→ **EXERCISE GOAL**:
Output, please, every line from the line that holds "In the shot, is" to the end, exactly as written.
******
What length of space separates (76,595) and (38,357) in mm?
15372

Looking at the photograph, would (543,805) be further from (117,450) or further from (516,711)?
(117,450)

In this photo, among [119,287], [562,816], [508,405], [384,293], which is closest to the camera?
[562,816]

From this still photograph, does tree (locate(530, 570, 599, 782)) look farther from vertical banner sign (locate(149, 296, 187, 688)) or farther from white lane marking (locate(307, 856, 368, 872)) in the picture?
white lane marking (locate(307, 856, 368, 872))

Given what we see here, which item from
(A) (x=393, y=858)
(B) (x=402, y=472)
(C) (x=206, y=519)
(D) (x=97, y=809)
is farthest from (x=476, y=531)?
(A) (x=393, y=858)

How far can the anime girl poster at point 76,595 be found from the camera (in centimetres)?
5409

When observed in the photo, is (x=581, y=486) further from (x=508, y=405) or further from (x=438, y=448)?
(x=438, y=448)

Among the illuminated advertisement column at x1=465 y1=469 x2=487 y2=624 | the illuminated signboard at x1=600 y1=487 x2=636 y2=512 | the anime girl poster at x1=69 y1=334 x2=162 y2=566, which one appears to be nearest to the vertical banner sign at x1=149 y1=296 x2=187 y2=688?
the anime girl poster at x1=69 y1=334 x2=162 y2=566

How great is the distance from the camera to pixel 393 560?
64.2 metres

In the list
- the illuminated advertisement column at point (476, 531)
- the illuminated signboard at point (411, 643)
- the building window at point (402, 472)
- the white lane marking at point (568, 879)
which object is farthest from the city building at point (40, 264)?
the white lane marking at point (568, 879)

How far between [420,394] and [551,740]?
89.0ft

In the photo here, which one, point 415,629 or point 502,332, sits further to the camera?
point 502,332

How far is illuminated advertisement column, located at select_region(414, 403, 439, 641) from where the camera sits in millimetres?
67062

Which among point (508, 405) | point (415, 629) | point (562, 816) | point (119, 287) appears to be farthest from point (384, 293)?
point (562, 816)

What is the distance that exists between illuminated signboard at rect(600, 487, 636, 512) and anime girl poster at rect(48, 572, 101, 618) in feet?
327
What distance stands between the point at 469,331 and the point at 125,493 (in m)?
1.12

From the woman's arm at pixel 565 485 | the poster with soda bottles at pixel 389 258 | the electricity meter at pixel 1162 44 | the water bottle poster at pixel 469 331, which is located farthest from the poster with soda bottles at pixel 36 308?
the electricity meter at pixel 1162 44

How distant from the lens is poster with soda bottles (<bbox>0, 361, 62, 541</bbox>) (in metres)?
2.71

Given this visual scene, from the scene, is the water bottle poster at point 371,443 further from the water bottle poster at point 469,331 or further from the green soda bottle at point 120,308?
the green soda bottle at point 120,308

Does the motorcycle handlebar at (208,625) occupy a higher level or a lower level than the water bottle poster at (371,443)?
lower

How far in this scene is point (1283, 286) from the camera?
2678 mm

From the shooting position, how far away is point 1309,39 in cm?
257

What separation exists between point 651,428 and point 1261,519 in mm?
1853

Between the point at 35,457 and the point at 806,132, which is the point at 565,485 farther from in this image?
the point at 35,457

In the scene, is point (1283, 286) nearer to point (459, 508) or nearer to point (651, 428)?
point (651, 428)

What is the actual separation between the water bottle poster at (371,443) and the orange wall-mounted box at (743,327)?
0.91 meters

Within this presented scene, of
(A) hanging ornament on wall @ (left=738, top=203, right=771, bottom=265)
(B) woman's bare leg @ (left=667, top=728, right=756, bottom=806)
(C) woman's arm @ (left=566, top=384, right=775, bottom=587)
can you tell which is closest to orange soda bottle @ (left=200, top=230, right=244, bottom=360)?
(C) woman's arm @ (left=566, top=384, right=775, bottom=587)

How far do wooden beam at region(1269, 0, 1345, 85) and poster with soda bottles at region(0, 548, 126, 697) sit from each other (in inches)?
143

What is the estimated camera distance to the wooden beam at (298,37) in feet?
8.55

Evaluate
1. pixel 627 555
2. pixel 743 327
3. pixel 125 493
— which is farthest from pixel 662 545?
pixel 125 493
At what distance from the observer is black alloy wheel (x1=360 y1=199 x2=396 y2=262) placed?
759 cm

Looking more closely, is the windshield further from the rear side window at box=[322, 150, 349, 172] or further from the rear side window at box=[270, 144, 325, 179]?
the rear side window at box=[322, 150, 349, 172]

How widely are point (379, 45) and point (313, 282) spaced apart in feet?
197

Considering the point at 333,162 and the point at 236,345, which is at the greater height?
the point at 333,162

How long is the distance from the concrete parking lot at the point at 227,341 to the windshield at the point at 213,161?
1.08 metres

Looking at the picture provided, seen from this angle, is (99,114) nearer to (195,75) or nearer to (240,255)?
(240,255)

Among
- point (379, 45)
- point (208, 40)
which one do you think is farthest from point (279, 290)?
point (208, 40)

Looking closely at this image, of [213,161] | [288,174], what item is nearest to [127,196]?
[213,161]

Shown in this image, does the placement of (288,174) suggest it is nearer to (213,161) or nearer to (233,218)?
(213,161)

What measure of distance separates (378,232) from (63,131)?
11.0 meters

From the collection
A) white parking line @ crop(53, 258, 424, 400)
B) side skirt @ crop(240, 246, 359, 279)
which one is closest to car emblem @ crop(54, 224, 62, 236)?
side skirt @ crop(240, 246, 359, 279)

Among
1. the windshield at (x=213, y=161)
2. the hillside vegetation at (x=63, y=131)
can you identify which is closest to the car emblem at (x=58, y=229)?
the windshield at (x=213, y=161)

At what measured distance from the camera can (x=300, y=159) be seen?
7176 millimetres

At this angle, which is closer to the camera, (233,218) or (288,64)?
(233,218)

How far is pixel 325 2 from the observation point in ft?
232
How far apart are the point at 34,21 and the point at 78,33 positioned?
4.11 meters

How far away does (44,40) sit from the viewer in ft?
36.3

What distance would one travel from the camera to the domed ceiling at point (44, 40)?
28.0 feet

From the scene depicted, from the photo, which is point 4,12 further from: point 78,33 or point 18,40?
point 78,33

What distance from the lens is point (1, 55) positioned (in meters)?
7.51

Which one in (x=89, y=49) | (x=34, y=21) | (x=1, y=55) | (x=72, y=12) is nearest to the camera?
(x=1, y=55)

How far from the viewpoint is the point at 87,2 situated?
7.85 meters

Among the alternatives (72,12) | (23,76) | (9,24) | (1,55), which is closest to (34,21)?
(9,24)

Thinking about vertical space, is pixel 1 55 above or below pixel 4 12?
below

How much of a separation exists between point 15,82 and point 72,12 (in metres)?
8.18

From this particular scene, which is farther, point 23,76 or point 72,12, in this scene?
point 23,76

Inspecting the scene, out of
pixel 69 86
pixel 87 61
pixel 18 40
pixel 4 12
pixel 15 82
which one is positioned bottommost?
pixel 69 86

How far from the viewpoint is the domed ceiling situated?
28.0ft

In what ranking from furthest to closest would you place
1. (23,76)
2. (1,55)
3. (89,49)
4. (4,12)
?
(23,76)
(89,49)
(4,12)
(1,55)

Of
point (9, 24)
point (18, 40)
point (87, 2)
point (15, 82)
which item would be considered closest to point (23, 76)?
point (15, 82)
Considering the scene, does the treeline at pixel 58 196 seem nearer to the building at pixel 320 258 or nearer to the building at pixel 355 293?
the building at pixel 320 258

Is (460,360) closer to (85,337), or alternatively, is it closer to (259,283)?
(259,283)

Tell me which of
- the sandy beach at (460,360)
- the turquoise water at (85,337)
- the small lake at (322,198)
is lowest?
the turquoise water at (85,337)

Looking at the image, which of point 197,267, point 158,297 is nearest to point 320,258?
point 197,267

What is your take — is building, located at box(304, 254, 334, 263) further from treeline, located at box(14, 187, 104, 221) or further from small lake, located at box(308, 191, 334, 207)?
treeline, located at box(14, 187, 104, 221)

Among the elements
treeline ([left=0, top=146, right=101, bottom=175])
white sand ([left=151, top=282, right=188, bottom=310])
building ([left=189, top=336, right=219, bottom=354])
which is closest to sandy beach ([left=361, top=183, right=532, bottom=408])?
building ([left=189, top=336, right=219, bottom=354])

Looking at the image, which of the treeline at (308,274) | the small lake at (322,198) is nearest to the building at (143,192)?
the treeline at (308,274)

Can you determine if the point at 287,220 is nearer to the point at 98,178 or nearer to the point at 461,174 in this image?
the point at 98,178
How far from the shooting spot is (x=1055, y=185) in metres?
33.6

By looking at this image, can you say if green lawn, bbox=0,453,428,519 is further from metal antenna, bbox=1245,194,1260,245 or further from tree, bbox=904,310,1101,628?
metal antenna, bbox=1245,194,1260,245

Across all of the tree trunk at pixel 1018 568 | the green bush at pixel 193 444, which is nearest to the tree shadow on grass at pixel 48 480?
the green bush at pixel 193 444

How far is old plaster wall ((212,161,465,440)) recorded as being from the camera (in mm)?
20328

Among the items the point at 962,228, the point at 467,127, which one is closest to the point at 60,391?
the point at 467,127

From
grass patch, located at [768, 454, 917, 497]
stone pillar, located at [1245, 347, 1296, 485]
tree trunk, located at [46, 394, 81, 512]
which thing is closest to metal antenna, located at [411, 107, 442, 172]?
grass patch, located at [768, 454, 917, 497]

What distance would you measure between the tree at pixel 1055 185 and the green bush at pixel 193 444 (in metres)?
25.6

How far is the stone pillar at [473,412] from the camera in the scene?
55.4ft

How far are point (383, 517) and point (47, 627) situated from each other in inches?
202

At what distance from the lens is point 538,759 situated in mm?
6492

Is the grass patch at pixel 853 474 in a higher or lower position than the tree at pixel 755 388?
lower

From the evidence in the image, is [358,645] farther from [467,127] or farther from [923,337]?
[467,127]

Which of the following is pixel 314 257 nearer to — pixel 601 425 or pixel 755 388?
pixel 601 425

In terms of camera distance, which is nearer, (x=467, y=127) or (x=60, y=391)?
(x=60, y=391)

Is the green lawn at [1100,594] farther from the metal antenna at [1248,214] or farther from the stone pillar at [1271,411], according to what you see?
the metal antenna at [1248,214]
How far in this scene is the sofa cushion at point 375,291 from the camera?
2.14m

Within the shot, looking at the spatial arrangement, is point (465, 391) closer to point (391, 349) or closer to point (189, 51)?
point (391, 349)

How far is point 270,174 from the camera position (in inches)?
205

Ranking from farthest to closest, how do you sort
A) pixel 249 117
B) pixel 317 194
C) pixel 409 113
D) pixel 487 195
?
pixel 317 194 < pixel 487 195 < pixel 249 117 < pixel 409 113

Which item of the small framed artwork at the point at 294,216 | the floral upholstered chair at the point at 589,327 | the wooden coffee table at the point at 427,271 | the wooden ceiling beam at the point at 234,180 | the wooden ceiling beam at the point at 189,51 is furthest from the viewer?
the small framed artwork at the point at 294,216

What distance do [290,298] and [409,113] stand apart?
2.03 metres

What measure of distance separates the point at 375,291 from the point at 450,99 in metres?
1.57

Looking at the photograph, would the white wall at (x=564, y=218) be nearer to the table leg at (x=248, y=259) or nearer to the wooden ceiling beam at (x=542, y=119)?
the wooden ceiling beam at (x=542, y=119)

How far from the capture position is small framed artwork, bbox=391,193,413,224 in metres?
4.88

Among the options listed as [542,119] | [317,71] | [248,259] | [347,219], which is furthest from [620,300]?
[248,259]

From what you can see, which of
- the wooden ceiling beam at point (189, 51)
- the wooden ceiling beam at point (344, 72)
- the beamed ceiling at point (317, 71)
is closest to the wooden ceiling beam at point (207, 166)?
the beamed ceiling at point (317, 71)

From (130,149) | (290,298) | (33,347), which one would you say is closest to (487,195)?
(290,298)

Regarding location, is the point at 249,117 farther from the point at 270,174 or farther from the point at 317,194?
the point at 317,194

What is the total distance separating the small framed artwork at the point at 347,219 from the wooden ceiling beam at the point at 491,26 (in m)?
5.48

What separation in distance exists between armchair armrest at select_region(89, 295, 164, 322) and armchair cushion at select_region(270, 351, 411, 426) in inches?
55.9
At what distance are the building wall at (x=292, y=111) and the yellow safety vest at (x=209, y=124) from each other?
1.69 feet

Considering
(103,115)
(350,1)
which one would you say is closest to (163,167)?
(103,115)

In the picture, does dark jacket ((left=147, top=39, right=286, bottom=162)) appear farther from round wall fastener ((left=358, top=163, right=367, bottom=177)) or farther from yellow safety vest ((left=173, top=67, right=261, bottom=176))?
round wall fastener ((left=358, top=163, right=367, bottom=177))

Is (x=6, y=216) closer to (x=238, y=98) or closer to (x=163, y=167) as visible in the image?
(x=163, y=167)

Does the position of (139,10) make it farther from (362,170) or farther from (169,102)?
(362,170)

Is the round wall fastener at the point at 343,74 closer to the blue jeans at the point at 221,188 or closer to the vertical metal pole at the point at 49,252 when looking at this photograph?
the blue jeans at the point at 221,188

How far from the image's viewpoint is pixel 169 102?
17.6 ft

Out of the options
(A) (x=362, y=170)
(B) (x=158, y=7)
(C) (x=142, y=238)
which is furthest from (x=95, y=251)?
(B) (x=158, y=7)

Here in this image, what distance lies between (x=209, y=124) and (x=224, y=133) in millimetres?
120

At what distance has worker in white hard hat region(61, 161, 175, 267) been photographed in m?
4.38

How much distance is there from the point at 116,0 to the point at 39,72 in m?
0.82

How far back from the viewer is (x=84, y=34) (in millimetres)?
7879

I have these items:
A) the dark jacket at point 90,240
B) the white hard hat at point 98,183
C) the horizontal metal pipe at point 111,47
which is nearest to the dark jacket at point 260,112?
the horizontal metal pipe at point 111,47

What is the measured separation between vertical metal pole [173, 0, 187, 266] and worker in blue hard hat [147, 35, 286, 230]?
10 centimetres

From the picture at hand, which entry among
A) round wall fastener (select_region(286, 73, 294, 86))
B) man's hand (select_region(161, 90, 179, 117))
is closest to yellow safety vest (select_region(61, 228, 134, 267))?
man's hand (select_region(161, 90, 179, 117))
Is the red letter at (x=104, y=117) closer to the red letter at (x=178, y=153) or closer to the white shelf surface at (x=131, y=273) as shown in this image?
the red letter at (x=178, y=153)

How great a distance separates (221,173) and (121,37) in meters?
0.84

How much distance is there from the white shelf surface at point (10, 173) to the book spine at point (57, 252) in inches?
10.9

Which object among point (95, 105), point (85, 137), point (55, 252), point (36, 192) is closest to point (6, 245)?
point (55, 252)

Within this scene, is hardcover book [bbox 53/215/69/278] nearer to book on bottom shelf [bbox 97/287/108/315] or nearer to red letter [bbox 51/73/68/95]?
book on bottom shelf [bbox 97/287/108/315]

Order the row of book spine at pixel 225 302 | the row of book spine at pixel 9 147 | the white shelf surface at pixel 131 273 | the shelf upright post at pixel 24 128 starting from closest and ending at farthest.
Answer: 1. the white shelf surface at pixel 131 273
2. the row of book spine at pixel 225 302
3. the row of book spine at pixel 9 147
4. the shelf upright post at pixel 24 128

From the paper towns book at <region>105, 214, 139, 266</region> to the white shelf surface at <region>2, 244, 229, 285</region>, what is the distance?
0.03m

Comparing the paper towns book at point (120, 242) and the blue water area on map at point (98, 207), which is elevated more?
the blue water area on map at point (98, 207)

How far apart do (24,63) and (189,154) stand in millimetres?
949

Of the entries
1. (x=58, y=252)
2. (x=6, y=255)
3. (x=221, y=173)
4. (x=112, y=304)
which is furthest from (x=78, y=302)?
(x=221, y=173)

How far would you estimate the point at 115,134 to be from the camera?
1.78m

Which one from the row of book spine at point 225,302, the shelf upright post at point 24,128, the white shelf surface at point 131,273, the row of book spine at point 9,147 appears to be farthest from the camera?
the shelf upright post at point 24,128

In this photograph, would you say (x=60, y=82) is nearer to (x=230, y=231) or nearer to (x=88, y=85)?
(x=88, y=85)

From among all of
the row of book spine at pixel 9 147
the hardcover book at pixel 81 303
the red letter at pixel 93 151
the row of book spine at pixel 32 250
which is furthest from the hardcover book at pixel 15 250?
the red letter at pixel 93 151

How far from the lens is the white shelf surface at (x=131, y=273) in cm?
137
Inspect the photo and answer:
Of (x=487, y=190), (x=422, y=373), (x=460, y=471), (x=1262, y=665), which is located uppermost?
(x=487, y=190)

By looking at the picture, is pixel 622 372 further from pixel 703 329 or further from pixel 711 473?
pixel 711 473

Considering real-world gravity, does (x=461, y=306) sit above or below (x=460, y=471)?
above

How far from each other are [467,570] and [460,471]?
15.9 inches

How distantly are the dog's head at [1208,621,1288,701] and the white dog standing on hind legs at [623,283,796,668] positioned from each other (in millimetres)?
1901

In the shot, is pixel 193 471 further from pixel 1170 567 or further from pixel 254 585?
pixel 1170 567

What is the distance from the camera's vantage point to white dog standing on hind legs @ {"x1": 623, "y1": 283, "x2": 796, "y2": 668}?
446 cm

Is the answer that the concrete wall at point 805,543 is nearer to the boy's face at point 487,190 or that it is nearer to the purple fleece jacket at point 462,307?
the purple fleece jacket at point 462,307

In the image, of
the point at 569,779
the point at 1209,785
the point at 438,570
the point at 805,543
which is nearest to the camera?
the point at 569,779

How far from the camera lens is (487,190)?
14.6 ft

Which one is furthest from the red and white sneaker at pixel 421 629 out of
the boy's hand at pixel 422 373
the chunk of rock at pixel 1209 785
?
******
→ **RESULT OF THE EXERCISE**:
In the shot, is pixel 193 471 further from pixel 1170 567 or further from pixel 254 585?
pixel 1170 567

What is the distance from the camera's vantage point to white dog standing on hind legs @ {"x1": 623, "y1": 283, "x2": 796, "y2": 668}?
446 cm

Is the answer that the concrete wall at point 805,543 is nearer to the boy's face at point 487,190 or that it is nearer to the purple fleece jacket at point 462,307?
the purple fleece jacket at point 462,307

In the image, of
the point at 569,779
the point at 1209,785
the point at 438,570
the point at 805,543
which is nearest to the camera?
the point at 569,779

How far from the camera lens is (487,190)?
14.6 ft

Which one is furthest from the red and white sneaker at pixel 421 629 out of
the boy's hand at pixel 422 373
the chunk of rock at pixel 1209 785
?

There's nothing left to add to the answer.